While there is currently no evidence of lawbreaking by either side, there should be no doubt that CR has been in a battle with a determined and deep-pocketed foe for years, stretching back to the 2017 ousting of Zuma. We now know that corporate donors and well-heeled individuals poured a massive amount of money into CR’s campaign to win the party leadership — the president’s men say R200m, the Public Protector claims R400m.

But let’s not forget that both sides were pouring money into that battle. At the time, there were unsubstantiated reports of bricks of cash being despatched to sway the support of delegates in favour of his rival, Nkosazana Dlamini-Zuma, in that closely fought contest.

And a closely fought contest it remains. It is a sign of the evenly matched nature of the factions that it is remotely conceivable that a Public Protector who steadfastly averted her gaze from the siphoning off of an estimated trillion rands of public funds, might yet bring down Ramaphosa on a technical foul.
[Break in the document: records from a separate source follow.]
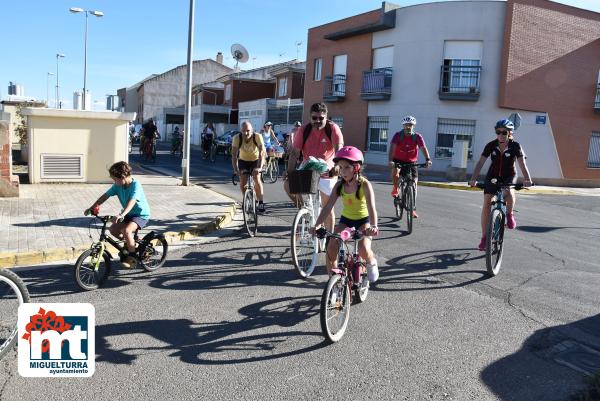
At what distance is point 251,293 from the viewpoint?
536 cm

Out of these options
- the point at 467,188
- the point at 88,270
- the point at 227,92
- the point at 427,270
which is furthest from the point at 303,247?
the point at 227,92

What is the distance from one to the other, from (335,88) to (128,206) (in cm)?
2572

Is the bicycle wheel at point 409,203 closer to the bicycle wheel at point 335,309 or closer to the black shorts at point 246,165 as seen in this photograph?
the black shorts at point 246,165

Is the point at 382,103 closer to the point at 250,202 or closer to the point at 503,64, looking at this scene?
the point at 503,64

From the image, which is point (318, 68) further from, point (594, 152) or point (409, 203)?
point (409, 203)

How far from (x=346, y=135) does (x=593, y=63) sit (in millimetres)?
12584

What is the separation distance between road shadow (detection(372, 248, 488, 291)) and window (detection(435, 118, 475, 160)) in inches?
698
For Ramaphosa to break the bonds that at present constrain him, he first has to neutralise Busisiwe Mkhwebane, using the constitutional mechanisms in place that allow for removal of the Public Protector on the grounds of “misbehaviour, incapacity or incompetence”. On the face of it, this should not be difficult, since Mkhwebane has proven to be spectacularly inept, having lost 8-0 in terms of her rulings challenged in court.
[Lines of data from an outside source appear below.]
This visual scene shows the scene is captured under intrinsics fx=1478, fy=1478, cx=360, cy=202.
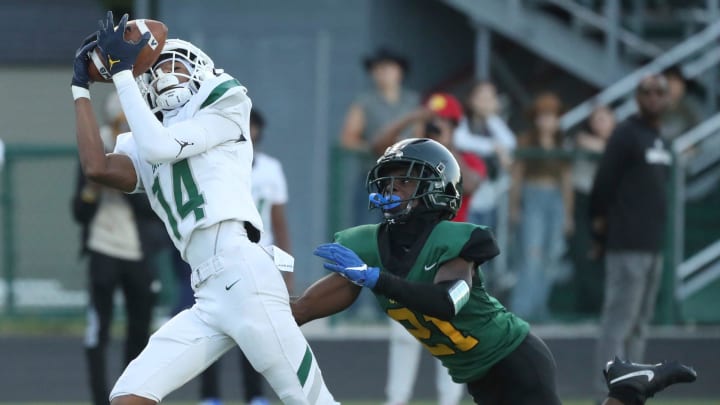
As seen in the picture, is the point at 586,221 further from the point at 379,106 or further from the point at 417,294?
the point at 417,294

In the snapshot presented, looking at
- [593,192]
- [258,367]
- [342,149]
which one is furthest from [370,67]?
[258,367]

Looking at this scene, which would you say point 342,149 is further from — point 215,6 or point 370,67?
point 215,6

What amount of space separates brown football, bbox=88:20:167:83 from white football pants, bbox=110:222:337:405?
71 cm

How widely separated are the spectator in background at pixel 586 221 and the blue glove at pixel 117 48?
7.38m

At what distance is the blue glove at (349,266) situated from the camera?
5.31 metres

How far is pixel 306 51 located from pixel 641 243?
5.98m

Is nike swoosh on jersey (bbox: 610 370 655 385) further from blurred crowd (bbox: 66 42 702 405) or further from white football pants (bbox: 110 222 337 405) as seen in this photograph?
blurred crowd (bbox: 66 42 702 405)

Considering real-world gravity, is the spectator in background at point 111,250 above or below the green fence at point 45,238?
above

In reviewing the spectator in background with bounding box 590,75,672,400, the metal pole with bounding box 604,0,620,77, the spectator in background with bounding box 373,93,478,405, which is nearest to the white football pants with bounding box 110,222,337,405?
the spectator in background with bounding box 373,93,478,405

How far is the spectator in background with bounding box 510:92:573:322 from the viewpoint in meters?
12.4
In the surreal world of SA politics, however, ineptness is not necessarily a hindrance. The Economic Freedom Fighters find in her judicial reversals not proof of her incapacity but rather of what it describes as the incompetence of an old and untransformed judiciary — despite most of the rulings against her coming from a new, post-apartheid generation of black judges.

EFF leader Julius Malema last week slated the judges that had ruled against Mkhwebane, and also several times against the EFF, as “traumatised old people” who were buckling under political pressure from Ramaphosa. These “incompetent” judges had to be removed, demanded Malema, otherwise “they must know we will be left with no options but to take up arms”.
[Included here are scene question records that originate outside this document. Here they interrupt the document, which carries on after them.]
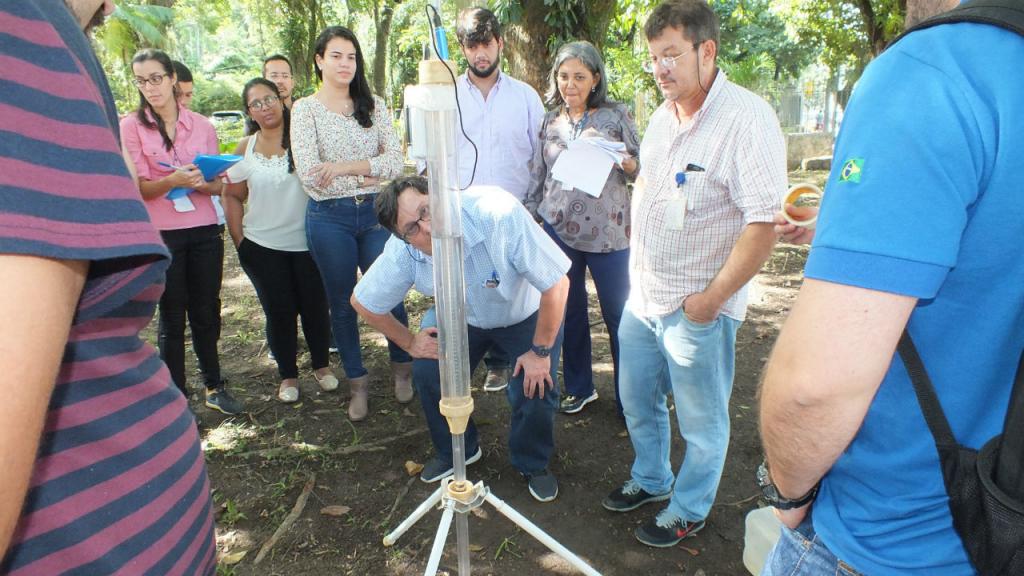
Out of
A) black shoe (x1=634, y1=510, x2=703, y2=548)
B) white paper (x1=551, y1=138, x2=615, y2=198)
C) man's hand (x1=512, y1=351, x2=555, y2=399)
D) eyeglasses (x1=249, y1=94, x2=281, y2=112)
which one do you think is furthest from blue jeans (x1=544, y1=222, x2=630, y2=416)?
eyeglasses (x1=249, y1=94, x2=281, y2=112)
The hyperbole of the EFF aside — it’s not clear whether the EFF intends to shoot these recalcitrant judges before or after it launches its mooted genocide of whites — the common front that is being forged between the EFF and the Zuma faction in the African National Congress makes things tricky for Ramaphosa, as regards Mkhwebane. He has previously folded on this issue more than once, with successive opposition moves to launch the removal process being thwarted by the ANC at the parliamentary committee stage. 

There are good reasons for Ramaphosa’s caution. The ANC has 57% of the seats in the National Assembly, of which an unknown but substantial number are anti-reformist. Ramaphosa won the ANC leadership by a majority of a mere 189 votes out of the more than 4,700 cast.

It takes a two-thirds majority of the National Assembly to remove a Public Protector. It takes a simple majority of an ANC congress to recall a president. No Public Protector has yet been recalled. Two ANC presidents have.

So, Ramaphosa’s conundrum is not whether he needs to neutralise the partisan Mkhwebane. He knows that he has to. It is whether he can do so without forfeiting the presidency.